Like many of you, I was wondering why Shipyard opted not to use the obvious “Little Hop of Horrors” name. I knew I couldn’t ask Shipyard since they never replied to my last email. So I decided to look into it and found out something very interesting. It turns out they had been using the name at one point and later decided to change it. Why the change? While I can’t say this for certain, I suspect it might have something to do with another IPA called “Little Hop of Horrors” being offered by the Old 99 Brewing Company the year before Shipyard started using the name.

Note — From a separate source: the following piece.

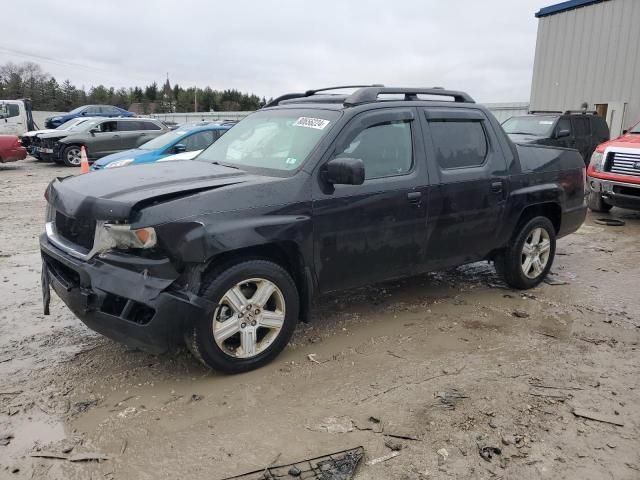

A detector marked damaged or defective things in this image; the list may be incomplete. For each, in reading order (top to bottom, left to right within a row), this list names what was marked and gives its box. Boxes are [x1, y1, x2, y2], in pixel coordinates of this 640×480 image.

During the course of the search which lead me to discover the subject of this review, I also learned something very interesting about “pumpkin spice.” It turns out it doesn’t have to actually contain any pumpkin in it. According to what I read on a comment at Dinosaur Dracula (which I later verified elsewhere online), a more accurate name for it would be “pumpkin pie spice” since it’s usually a combination of cinnamon, allspice and a few other spices. Ginger and nutmeg seem to be the most popular, but I have seen other variations as well. Thankfully it turns out both of the beers I reviewed last year contained both actual pumpkin and pumpkin spice, so I don’t have to go back and fix anything. Why am I bringing this up? In addition to it being a nice way to pad out the article, it also allows me to note how a DinoDrac comment thread also led to my discovering the existence of “Little Horror of Hops!”